As you chuckle at his antics, your real-life courses arrive, mirroring the tiny chef’s virtual creations. Opt for Le Petit Chef & Friends Premium menu, and you’ll indulge in a four-course feast featuring delights like a basil and tomato salad, lobster ravioli, succulent beef tenderloin, and a matcha cheesecake that’ll have your tastebuds begging for more. And if you’re a vego, no problem. There’s a menu for you too, because even tiny chefs know the importance of inclusivity.
Put aside everything you thought you knew about a typical restaurant experience because this is definitely not that. It’s an immersive culinary adventure that combines art, technology, and a sprinkle of mischief.
So, if you’re ready to be entertained by the world’s smallest chef with the world’s biggest ego, book your table at the London Cabaret Club. Just be prepared to share the spotlight – and maybe your dessert – with a chef who proves that great things come in the finest of packages.
You don’t have to be a rocket scientist to figure out how to get into space – Zephalto’s done it for you. But you do have to have a looooot of money (we’re talking AU$280,000 per flight kinda money).
Founded by a bunch of forward-thinking folks who decided, “Hey, why not ditch the traditional spacesuit and board a glorified hot air balloon for a stratospheric adventure?”, this company is all about making space travel more accessible (for the wealthy), but with a twist of elegance and a dash of whimsy.
Forget the claustrophobic cabin of a spaceship. Zephalto’s Celeste experience lets you gently float to the edge of space, sipping champagne while the Earth shrinks beneath you.
Like, imagine casually gliding up to 25 kilometres above the Earth for a second, and marvelling at a view so stunning that even your Instagram feed will look weak in comparison. Other people have to spend years in school to learn how to do this stuff, and all you have to do is sell a kidney.

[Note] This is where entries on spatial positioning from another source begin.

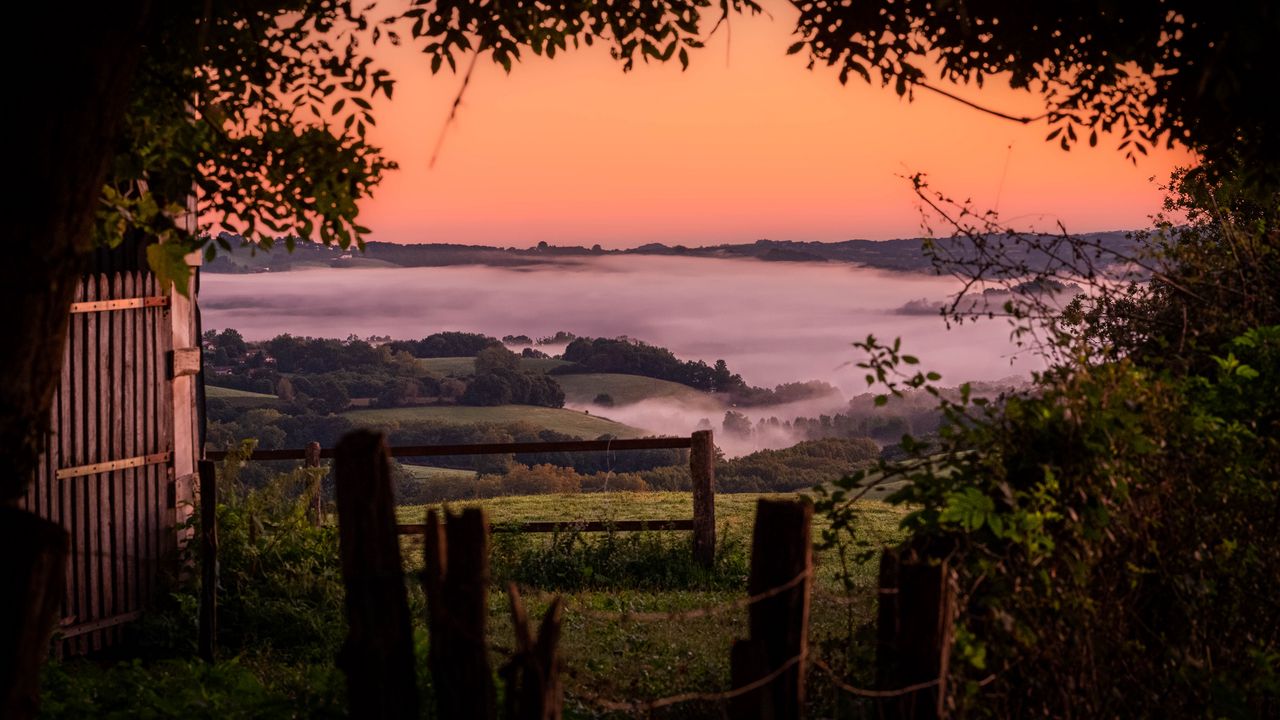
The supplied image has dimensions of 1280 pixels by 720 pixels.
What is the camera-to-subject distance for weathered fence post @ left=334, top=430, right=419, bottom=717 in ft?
11.8

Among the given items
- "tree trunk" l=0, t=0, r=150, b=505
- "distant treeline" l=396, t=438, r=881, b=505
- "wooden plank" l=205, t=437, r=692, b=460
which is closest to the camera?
"tree trunk" l=0, t=0, r=150, b=505

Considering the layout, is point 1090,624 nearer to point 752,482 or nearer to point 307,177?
point 307,177

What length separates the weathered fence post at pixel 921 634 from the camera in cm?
385

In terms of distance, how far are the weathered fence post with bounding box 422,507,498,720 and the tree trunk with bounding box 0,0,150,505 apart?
1.85m

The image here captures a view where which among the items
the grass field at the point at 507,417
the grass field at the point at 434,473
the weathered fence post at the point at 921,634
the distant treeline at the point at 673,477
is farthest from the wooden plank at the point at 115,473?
the grass field at the point at 507,417

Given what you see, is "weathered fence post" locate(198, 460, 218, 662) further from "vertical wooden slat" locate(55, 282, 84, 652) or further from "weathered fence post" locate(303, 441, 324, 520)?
"weathered fence post" locate(303, 441, 324, 520)

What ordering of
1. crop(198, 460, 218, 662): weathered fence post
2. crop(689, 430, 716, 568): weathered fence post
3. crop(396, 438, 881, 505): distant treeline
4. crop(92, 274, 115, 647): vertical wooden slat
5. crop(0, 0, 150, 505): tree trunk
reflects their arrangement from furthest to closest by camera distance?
crop(396, 438, 881, 505): distant treeline < crop(689, 430, 716, 568): weathered fence post < crop(92, 274, 115, 647): vertical wooden slat < crop(198, 460, 218, 662): weathered fence post < crop(0, 0, 150, 505): tree trunk

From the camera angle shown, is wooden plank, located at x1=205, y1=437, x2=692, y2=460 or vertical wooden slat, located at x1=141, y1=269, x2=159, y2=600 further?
wooden plank, located at x1=205, y1=437, x2=692, y2=460

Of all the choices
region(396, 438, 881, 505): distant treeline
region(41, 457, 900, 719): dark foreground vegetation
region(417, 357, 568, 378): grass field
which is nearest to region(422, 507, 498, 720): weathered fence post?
region(41, 457, 900, 719): dark foreground vegetation

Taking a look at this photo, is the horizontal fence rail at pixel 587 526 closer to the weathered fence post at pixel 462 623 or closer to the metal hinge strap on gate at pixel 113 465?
the metal hinge strap on gate at pixel 113 465

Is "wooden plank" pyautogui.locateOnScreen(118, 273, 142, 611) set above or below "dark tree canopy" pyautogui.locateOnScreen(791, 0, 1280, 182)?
below

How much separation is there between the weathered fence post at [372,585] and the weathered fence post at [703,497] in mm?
8267

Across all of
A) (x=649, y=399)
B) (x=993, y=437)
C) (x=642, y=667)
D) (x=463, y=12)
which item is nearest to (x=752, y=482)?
(x=649, y=399)

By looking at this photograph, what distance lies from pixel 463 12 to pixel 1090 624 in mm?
5471
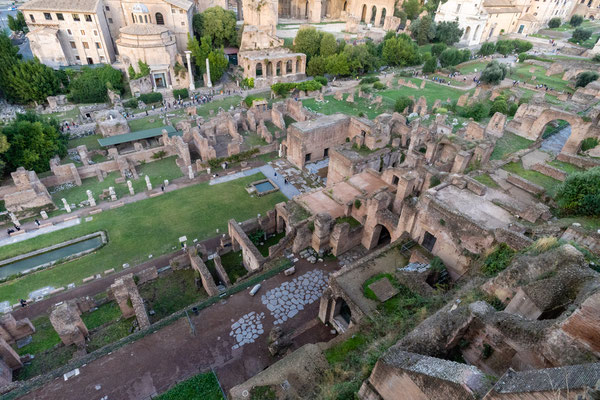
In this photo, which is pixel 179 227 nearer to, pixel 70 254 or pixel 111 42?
pixel 70 254

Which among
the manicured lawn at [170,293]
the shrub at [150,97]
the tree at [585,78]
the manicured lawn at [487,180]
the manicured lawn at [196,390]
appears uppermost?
the tree at [585,78]

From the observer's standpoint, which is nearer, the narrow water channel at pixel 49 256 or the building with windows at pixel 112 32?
the narrow water channel at pixel 49 256

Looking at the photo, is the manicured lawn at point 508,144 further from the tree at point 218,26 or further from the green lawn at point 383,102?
the tree at point 218,26

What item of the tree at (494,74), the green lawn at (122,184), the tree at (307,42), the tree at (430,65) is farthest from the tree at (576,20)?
the green lawn at (122,184)

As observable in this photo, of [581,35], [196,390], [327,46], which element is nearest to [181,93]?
[327,46]

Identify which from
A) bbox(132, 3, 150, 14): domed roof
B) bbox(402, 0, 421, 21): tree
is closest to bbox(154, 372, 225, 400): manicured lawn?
bbox(132, 3, 150, 14): domed roof

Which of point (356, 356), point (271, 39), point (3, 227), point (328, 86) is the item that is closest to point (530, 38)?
point (328, 86)
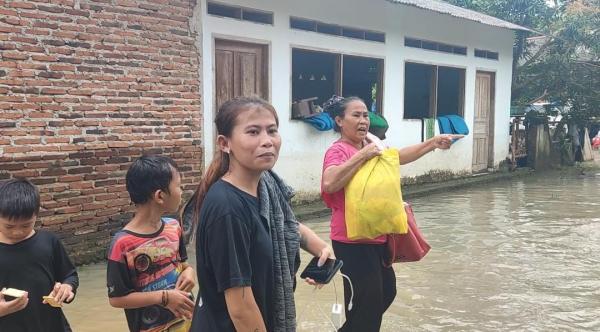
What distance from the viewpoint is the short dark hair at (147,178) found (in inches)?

The view is like your own personal Instagram filter, but better because it’s real. You’ll feel weightless, see the curvature of the Earth, and come back with a story so epic that it’ll make your friends’ overseas holidays look like a weekend getaway spent camping.
Zephalto’s Celeste isn’t just for thrill-seekers; it’s for anyone who wants a taste of space with none of the rocket-fuelled chaos. So, why not ditch the regular skydiving and try the ultimate high? The only thing more ridiculous than the idea is how amazing it actually is.
Alert the polar bears and grey wolves, the Hotel of Ice in the Transylvania region of Romania is back for the 2025 season, and this year, it’s hitting all the right notes with a musical theme.
Each of the 12 igloo rooms is dedicated to a legendary composer or conductor, from Beethoven to Mozart, with ice sculptures and bas-reliefs that bring their musical genius to life. It’s like spending the night inside a symphony but, like, with more frost and fewer sheet music.
Getting there is one of the coolest (literally) things about it; it’s just a casual cable car ride over 2,000 metres up in the Făgăraș Mountains. It’s not for the faint of heart (or for those who are even remotely scared of heights), but if you’ve ever wanted to feel like a true adventurer – this is your ticket. No shuttle buses here, just an icy journey to your cool destination.
And once you arrive, you’ll be greeted by all the icy wonders of the hotel, with features that include a cosy restaurant and a bar, both carved entirely from ice. You’ll dine on reimagined ancient Transylvanian dishes served on ice plates and sip cocktails at the Sub-Zero Ice Bar.
Staying here might seem a little crazy – especially for those of us who hate the cold – but when are you ever going to get the chance to sleep in a room dedicated to your favourite composer, eat food on ice, and drink at a bar where the glasses freeze your hand (wear gloves)?
It’s truly an experience like no other, blending art, music, and the chill of Transylvania’s finest icy peaks together to make all of your frosty dreams come true.